Второй период, по Левиту, вершина творчества Рембо. Главное в нем -это движение «от сложной статики - к простой кинематике; от великолепной изваянности - к натуралистической подвижности». Вопреки всей поэтической традиции, стихотворение сводится к прозаичности, к повседневности, «сливается с трактатом или с политической речью». Иными словами, «оно приобретает смысл (выделено Т.Л.). Вместо настроения его организует мысль. <...> Внешнему миру прежних поэтов, миру, который читатель воспринимал и связывал с автором эмоционально, Рэмбо противопоставляет мир, связываемый и воспринимаемый логически» (1930, 4, 136). Вывод: «Рэмбо выворачивает поэзию наизнанку» (1930, 4, 137).

Какие именно стихи попадают у Левита во второй период и дают логически организованный образ мира, не вполне понятно. Совершенно очевидно, что его куда больше интересует проза, а точнее «Illuminations» -«Раскрашенные картинки». В прозе Рембо, по его мнению, происходят те же процессы, что и в поэзии, но «в обратном направлении». Сравнивая тексты Рембо с французским романом 50-60-х гг., в частности, с Флобером, автор замечает, что традиционно введение в роман предметов внешнего мира было мотивировано фабулой, Рембо же попытался «построить перечисления как фабулу». Он перенес акцент с внешнего мира на внутренний, перешел от самоценности вещей к их эмоциональному осмыслению. В этом Левит видит его отличие от буржуазных писателей: «Буржуа любуется вещами. Интеллигент знает, как делать их, и любит делать их» (1930, 4, 138).

Гениальность Рембо Левит видит в том, что, уйдя от беспристрастного описания, замаскировав фабулу за перечислением, побудив читателя к активной работе мысли, он вплотную подошел к созданию «подлинного реализма». Следующим шагом, логическим продолжением «Illuminations»

должен был стать фабульный роман наподобие Джойса. Попыткой создания такого романа стал цикл «Une saison en enfer», который Левит переводит «На даче в аду».

Однако «создание подлинно реалистической литературы повисло в воздухе» (1930, 4, 139), и Рембо своего романа не создал. Причина - в отсутствии социальной базы у интеллигенции, достаточной для того, чтобы она смогла оформить свою идеологию. После разгрома Коммуны вышедшая было на свой естественный путь - с пролетариатом в ногу - интеллигенция оказалась лишенной социальной основы. У Рембо не получилось творить вещи (это доступно только восходящему классу), он это осознал и, отчаявшись переделать мир, решил к нему приспособиться. Отсюда -отказ от литературы, отъезд в колонии, торговля оружием и пр.
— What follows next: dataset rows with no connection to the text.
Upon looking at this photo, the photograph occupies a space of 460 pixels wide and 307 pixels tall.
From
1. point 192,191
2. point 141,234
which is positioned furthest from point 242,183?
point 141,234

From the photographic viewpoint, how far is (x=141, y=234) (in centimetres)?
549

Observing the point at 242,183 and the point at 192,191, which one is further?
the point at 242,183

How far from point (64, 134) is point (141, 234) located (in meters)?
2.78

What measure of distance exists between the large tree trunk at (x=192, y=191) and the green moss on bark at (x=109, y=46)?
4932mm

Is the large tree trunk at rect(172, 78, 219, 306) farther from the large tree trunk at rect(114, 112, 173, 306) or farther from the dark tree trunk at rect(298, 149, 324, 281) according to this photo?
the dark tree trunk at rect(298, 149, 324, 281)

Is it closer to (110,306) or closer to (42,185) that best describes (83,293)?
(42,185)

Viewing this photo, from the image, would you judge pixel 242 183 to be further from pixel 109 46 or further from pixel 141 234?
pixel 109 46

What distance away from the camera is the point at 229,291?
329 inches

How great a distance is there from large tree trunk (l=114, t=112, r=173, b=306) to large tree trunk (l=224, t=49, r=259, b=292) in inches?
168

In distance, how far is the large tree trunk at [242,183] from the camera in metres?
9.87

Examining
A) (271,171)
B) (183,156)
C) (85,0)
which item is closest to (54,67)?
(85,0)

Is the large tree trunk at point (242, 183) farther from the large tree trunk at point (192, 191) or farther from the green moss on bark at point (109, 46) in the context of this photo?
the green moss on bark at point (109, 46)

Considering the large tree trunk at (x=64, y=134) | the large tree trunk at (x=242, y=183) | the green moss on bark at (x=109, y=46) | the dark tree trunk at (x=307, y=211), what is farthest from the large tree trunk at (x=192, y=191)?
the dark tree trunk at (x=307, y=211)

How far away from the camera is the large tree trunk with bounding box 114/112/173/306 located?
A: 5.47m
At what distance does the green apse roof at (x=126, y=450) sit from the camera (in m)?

Заканчивается статья рассуждением об историческом значении Рембо, которое Левит ставит неизмеримо выше, чем само его творчество. Подлинное возрождение Рембо наступило в 90-е гг. - когда интеллигенция «ощутила свое социальное бытие, попыталась осуществить свою идеологию» (1930, 4, 140). Вкратце сказав о технических нововведениях Рембо-поэта, воспринятых всей последующей поэзией, он переходит к своей любимой теме - прозе. И тут влияние Рембо идет в двух направлениях: с одной стороны, это Жироду и Ромен («оживление» деталей, «вещи с опущенными посылками»), а с другой - «расширение личной темы до космического осмысления ее», т.е. Пруст. (1930, 4, 140)

Подходя к Прусту, Левит уже в третий раз упоминает Джойса. Логика статьи подводит к тому, что роман ирландского писателя - это лучшее из того, что может родиться в недрах буржуазного общества. Причем главное достоинство его, главное преимущество над буржуазным романом - реализм, под которым понимается эмоциональное преобразование вещей. Рембо подошел к этому совсем близко, но общество было не готово его воспринять - и он замолчал. Пруст и Джойс, пришедшие в литературу позже, создают свои романы, исходя из того, что окружающий мир важен и значим лишь в разрезе восприятия героя. «Рембо придал предметам в своей прозе неустойчивое равновесие. Рембо экспериментировал, и для него неустойчивость была формой изучения. Пруст продолжает форму, вынимая из нее смысл: неустойчивость становится единственной достоверной формой существования вещей» (140). «Чистое искусство», декаданс Левит рассматривает как неизбежный результат попытки «производить вещи» в литературе в условиях социального упадничества, открытое признание буржуазной интеллигенции в собственном бессилии.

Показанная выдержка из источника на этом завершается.